TEXTO EXTRAÍDO:
----------------
Todos, todas y todes
Recientemente, la ministra de Igualdad, Irene Montero, en el transcurso de un acto electoral en el que intervenía, aprovechó para lanzar –a través del lenguaje- uno de sus consabidos mensajes inclusivos que tanto le caracterizan y que tanto rédito mediático le proporcionan. Comenzó dirigiéndose al público, dándole -como es connatural en ella- una patada al diccionario y diciendo: “Buenas tardes a todos, y a todas y todes”.
Hemos llegado a tal extremo que, si tienes que pronunciar una
disertación, debes llevar sumo cuidado y pronunciar el “todos y todas”, el “ellos y
ellas”, o inventártelo con el “miembros
y miembras”, si no quieres caer en el registro clasificatorio de los
retrógrados o –inclusive- llegar a la categoría de fachas, si persistes en tu
torpeza por no utilizar el lenguaje inclusivo, en la forma y modo en el que estos
adalides del lenguaje lo están acuñando. Y por si éramos pocos, parió la burra
y ahora –parece ser- tenemos que añadir un nuevo género ya que una parte de
nuestra sociedad dice no sentirse representada ni por el masculino ni por el
femenino De ahí que se tengan que inventar un palabro nuevo (todes)
----------------
OBJETIVO DEL EJERCICIO: Por favor, continúa el texto sobre el lenguaje inclusivo a partir del punto en que se detiene. Los registros no intervienen en nada de esto.

CONTENIDO DE DATOS:
----------------
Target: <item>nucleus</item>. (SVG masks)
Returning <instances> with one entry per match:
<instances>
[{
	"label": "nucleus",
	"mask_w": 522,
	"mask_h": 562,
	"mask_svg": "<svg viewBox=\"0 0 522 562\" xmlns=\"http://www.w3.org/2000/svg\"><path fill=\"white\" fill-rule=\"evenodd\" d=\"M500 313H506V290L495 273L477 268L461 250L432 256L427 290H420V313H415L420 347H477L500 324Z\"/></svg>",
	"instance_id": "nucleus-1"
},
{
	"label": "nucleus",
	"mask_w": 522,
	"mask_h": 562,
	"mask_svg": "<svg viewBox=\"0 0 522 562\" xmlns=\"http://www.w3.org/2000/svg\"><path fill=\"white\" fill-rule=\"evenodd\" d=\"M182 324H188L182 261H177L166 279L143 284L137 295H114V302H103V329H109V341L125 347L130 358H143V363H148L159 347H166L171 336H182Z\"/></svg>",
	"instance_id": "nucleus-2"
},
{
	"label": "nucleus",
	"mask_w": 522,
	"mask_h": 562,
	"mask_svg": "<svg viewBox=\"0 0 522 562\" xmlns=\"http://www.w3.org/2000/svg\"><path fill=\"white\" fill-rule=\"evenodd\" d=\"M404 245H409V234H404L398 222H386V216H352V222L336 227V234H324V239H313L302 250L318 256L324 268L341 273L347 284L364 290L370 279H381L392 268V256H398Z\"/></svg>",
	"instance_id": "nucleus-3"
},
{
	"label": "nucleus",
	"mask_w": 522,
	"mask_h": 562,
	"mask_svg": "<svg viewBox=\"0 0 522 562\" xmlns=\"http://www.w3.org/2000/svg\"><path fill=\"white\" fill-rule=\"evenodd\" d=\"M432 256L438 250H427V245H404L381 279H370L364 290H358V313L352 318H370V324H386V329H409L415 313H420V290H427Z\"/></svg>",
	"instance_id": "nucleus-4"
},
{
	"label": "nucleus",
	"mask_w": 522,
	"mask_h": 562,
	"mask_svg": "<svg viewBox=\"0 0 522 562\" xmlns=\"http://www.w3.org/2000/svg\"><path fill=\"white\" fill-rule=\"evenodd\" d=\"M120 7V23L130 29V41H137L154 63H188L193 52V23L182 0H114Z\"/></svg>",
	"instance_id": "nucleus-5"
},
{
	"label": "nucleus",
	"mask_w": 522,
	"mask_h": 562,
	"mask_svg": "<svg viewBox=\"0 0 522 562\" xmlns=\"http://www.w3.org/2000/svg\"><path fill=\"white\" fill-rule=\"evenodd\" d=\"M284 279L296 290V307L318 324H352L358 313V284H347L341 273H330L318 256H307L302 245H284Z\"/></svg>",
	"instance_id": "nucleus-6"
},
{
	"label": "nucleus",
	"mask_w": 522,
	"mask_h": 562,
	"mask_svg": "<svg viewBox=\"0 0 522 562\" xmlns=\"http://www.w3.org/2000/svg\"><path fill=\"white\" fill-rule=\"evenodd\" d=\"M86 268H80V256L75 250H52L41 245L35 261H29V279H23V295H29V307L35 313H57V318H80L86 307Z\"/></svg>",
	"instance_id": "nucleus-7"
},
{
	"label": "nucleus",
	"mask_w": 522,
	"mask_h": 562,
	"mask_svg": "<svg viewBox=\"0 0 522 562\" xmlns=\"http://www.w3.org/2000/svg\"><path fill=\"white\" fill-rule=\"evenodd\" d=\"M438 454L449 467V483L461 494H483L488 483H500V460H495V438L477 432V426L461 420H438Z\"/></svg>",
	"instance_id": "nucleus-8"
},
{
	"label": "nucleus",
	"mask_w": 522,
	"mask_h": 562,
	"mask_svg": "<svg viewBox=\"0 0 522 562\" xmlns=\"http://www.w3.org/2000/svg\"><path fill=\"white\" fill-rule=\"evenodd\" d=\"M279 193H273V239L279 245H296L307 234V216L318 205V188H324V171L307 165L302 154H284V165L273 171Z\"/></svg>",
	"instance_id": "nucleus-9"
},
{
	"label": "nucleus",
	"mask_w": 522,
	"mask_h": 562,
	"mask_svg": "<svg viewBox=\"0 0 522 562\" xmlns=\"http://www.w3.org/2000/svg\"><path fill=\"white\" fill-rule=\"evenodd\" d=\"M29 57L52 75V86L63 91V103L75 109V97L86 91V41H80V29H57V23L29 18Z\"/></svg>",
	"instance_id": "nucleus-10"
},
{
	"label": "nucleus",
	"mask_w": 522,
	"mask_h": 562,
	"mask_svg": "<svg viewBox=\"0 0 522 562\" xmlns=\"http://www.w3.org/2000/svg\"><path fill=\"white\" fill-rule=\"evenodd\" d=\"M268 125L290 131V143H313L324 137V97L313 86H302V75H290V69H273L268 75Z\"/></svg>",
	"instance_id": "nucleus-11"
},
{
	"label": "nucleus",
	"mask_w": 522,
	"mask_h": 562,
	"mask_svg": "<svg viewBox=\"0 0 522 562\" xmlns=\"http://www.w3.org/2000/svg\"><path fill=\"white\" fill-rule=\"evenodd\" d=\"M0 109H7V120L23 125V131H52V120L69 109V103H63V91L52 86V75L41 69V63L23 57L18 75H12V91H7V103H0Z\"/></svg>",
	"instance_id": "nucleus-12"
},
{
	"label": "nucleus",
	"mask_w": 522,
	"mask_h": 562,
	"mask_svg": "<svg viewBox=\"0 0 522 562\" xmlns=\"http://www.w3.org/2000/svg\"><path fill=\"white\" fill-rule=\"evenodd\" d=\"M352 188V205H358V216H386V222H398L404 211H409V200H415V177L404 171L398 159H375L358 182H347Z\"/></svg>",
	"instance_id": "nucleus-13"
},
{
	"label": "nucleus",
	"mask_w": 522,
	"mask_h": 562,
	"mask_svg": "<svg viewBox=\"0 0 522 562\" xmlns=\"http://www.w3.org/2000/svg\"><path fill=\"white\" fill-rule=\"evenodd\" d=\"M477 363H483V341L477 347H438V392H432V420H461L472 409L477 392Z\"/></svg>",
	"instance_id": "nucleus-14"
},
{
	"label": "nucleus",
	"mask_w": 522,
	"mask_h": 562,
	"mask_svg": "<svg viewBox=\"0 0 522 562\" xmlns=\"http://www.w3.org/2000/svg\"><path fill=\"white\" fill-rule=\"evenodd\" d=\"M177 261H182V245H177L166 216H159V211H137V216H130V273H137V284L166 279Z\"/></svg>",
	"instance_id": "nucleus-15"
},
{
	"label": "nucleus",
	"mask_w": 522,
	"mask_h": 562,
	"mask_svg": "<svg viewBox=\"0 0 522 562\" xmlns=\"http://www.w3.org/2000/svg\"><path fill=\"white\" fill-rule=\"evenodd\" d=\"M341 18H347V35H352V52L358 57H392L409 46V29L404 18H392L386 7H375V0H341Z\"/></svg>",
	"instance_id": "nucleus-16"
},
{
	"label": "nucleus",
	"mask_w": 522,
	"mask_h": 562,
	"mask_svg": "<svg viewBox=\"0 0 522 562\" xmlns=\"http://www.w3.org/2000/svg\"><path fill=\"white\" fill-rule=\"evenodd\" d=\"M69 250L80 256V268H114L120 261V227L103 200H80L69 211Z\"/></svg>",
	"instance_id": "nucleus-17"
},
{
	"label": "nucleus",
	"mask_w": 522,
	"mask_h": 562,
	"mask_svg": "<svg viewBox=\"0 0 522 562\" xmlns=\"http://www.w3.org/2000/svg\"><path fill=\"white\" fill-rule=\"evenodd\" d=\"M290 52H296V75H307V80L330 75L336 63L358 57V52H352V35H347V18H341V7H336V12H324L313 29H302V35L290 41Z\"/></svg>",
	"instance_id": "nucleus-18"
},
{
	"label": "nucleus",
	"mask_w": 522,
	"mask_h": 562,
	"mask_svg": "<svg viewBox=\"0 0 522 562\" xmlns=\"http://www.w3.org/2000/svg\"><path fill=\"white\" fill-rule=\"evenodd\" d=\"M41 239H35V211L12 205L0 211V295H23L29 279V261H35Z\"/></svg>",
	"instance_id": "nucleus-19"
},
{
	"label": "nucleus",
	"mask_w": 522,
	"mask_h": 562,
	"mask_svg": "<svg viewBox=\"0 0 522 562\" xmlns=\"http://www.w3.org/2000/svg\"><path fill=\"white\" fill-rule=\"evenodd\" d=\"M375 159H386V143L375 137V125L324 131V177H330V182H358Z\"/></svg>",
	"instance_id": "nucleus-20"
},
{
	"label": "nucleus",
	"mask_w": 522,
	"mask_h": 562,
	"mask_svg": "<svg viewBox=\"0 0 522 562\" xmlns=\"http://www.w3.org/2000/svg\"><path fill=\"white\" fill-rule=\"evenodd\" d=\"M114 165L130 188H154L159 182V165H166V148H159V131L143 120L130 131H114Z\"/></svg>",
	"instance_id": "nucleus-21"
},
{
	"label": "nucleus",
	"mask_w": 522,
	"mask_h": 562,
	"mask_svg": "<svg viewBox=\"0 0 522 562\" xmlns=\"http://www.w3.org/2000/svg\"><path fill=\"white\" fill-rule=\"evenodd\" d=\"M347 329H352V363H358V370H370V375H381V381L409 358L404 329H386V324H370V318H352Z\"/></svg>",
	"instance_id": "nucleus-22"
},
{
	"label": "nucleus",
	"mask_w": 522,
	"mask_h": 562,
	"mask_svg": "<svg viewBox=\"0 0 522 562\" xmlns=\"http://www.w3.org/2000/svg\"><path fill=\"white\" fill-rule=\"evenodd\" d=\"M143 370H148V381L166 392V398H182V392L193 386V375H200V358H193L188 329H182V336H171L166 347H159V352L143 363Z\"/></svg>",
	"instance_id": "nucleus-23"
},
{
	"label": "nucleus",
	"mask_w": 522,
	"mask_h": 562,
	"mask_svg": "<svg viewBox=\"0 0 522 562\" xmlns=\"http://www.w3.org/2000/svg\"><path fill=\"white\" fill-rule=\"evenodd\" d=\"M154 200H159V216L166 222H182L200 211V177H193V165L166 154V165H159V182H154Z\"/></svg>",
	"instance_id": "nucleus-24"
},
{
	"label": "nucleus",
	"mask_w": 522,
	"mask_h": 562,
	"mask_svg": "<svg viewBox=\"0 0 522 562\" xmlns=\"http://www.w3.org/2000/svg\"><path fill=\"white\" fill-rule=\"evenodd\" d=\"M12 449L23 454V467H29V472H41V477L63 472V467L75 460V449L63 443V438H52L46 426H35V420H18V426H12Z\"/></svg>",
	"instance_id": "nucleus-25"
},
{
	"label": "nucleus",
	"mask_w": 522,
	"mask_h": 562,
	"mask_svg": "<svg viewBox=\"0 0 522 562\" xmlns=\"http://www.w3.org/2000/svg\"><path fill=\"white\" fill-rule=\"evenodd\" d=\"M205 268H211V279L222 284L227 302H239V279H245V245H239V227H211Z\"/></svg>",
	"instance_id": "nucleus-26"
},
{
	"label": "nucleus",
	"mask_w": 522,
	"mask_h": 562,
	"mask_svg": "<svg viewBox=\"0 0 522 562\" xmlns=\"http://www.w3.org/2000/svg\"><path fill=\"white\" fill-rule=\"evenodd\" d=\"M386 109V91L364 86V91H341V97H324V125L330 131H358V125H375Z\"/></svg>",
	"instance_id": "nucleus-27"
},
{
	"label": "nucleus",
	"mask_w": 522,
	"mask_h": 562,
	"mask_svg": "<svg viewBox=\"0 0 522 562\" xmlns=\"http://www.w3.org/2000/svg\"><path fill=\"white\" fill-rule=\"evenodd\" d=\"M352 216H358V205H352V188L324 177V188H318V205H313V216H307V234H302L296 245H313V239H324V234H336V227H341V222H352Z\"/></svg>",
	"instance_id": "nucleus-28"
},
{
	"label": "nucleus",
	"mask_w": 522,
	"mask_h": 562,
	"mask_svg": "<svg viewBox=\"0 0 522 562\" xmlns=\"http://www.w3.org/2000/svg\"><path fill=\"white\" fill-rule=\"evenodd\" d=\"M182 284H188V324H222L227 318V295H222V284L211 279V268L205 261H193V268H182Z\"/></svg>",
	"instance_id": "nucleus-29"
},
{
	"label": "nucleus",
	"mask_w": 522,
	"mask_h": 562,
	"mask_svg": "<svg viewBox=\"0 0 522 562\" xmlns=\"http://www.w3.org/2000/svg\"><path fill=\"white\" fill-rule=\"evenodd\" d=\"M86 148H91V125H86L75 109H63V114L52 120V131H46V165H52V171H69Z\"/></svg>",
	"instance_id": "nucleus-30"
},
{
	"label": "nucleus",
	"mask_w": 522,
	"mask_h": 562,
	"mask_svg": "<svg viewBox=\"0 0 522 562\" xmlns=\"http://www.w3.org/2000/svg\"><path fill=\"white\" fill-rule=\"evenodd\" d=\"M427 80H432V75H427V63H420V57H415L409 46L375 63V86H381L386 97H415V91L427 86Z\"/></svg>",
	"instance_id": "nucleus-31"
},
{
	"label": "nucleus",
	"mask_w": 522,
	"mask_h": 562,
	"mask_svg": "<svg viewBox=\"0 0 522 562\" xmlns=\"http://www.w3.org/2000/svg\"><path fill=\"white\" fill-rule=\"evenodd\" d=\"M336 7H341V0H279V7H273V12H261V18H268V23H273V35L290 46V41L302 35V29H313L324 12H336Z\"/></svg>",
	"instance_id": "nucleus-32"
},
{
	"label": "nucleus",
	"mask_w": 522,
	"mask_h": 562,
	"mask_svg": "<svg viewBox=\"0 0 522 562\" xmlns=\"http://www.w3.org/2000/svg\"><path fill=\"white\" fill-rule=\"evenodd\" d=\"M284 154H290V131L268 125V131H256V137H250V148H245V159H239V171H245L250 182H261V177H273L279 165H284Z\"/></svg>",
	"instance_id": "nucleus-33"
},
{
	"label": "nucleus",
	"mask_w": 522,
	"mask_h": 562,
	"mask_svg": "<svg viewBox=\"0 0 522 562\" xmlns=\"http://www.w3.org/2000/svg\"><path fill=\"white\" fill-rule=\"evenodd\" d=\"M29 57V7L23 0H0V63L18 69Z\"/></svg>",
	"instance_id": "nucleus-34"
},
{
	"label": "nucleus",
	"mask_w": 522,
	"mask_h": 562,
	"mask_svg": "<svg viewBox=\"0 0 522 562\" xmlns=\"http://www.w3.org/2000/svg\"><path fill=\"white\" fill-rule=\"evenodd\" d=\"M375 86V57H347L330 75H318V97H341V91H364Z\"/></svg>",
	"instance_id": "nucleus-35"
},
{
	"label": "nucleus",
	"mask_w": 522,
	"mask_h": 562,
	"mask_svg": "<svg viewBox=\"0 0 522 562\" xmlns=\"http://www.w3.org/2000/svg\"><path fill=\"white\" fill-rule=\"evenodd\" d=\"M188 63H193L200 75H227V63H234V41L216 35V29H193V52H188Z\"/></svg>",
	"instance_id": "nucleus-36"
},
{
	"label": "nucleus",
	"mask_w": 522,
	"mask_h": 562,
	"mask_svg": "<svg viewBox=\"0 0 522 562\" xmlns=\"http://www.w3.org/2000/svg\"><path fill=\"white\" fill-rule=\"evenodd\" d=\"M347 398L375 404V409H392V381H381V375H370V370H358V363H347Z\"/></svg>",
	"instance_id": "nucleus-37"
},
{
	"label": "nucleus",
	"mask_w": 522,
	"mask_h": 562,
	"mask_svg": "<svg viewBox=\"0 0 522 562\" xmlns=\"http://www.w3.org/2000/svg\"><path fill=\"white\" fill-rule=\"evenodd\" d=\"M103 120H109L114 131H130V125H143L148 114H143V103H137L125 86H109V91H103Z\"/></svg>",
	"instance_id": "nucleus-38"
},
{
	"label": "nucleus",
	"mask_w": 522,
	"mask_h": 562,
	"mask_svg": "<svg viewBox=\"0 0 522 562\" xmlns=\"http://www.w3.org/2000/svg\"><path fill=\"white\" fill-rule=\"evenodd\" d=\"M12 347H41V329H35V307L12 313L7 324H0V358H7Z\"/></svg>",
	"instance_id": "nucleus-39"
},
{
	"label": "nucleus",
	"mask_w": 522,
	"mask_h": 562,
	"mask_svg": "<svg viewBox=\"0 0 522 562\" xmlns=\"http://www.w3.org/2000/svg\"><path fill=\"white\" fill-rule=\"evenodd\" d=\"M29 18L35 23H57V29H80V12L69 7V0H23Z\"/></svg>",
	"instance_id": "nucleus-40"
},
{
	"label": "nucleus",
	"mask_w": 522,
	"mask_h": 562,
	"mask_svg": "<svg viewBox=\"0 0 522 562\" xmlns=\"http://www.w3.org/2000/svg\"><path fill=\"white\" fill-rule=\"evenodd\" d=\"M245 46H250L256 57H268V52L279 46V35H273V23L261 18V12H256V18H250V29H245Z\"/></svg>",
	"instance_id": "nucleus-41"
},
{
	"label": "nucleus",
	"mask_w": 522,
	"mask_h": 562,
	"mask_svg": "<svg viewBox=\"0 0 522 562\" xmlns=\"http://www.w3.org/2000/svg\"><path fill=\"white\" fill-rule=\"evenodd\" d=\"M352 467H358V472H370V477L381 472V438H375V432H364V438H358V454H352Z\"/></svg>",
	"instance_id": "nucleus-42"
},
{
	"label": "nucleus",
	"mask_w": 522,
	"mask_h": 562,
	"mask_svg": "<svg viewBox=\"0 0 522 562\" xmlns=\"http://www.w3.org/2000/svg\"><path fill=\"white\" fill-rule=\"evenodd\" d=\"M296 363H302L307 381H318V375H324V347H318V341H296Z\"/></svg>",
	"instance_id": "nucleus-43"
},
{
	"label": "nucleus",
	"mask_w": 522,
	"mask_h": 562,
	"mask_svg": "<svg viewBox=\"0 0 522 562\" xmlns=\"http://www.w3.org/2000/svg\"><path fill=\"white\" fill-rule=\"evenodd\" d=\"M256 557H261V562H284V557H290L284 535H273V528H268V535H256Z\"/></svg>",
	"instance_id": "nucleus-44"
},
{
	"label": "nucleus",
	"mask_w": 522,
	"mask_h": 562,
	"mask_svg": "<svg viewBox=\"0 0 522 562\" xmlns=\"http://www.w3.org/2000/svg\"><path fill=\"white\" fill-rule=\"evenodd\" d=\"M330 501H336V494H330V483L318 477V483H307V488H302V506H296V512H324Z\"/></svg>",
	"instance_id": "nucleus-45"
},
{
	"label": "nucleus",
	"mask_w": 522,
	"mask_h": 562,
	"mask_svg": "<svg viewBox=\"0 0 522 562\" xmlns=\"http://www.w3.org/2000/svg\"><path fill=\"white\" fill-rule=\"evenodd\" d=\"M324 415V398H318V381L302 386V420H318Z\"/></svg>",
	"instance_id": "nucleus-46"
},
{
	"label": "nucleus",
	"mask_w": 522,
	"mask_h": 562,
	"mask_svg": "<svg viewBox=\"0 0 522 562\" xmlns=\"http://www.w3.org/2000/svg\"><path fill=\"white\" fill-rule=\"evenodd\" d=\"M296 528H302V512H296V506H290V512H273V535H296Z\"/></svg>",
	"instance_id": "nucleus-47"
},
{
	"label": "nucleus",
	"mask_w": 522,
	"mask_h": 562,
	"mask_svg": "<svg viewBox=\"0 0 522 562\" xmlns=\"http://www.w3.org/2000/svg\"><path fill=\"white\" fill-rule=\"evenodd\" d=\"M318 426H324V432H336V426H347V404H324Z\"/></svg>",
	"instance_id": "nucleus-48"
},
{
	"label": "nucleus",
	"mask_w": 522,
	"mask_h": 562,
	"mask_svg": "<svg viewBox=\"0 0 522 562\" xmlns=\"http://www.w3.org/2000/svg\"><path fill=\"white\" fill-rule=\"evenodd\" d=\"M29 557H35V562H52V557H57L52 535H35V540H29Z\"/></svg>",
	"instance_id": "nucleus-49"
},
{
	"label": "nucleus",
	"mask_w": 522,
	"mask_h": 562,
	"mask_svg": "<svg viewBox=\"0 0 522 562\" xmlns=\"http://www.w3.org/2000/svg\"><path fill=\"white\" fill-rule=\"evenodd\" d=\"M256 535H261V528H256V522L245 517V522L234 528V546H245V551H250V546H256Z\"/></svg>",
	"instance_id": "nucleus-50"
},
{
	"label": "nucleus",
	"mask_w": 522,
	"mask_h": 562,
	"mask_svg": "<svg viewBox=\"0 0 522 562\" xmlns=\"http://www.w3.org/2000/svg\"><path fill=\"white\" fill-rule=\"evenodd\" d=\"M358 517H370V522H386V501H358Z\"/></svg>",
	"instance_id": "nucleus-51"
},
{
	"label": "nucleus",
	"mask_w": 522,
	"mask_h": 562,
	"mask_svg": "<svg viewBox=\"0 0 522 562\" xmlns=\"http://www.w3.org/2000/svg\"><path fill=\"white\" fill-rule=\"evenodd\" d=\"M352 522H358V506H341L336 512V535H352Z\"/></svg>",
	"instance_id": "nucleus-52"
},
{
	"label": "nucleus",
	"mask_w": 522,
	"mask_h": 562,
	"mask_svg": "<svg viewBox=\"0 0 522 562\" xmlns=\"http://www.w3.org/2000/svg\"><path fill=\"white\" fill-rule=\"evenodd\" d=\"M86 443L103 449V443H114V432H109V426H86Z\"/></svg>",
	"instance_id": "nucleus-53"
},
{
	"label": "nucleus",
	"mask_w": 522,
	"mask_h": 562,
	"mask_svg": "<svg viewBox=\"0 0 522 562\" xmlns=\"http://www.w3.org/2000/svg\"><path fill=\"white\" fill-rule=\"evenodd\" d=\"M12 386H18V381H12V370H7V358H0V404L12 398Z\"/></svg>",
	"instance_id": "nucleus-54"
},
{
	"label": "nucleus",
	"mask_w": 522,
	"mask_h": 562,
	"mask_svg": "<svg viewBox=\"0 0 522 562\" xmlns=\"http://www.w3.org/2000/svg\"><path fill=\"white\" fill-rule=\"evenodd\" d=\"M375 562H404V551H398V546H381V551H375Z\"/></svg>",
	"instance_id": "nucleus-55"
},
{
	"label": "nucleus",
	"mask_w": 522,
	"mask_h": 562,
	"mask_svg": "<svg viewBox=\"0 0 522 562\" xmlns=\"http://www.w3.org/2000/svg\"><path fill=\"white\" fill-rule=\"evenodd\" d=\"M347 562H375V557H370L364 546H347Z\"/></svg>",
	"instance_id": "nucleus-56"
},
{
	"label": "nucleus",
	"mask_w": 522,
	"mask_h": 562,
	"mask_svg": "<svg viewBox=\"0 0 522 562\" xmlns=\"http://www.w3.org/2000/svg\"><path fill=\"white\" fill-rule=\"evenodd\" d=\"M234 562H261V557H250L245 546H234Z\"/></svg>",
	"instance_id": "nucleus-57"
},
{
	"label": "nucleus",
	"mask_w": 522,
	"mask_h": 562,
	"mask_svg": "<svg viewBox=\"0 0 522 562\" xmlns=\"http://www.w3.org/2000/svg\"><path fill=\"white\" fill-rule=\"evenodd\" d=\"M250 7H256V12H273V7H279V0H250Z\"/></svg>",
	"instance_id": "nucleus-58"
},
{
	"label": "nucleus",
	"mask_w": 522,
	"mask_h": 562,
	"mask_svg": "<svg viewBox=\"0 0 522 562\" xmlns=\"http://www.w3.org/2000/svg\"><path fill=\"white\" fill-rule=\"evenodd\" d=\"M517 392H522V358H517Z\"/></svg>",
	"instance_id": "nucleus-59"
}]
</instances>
----------------
RESULTADO:
que más bien parece proceder del bable, un dialecto que se habla en Asturias y que nos podría servir de
guía para la incorporación de estos nuevos vocablos.
Al parecer, y esto es una opinión personal, se ha puesto de
manifiesto una nueva forma de diferenciar ideológicamente a la sociedad
española: la forma y utilización del lenguaje. Si no quieres que te califiquen
de derechas tienes que utilizar el masculino, el femenino y el… neutral. Y, si
no es así… date por calificado.
Recientemente, el presidente de la RAE, Darío Villanueva, en referencia al lenguaje inclusivo, decía lo
siguiente: "Las lenguas se rigen por
un principio de economía; el uso sistemático de los dobletes, como miembro y ‘miembra’,
acaba destruyendo esa esencia económica".
A mi humilde entender, es un craso error tratar de duplicar,
o triplicar, los géneros, con la intención de abanderar la defensa del
feminismo. Ese no es el camino. El idioma es un rasgo de identidad que los
pueblos nos hemos dado y que se ha ido puliendo y adaptando, sin necesidad de
tener que tensar y retorcer el significado de determinadas terminologías con el
objetivo de favorecer los legítimos anhelos de una sociedad que aspira a ser
más igualitaria.
La economía del lenguaje es uno de los principales argumentos
que los lingüistas aducen a la hora de defender los tratamientos de género en
el procesamiento de las lenguas. En lo que, prácticamente, coinciden todos es
en la afirmación de que los hablantes tendemos a acortar, y a ser lo más breve
posible, al expresarnos y soltar nuestras peroratas. De ahí que exista –en casi
todos los idiomas- distintas figuras lingüísticas que abarcan los dos géneros.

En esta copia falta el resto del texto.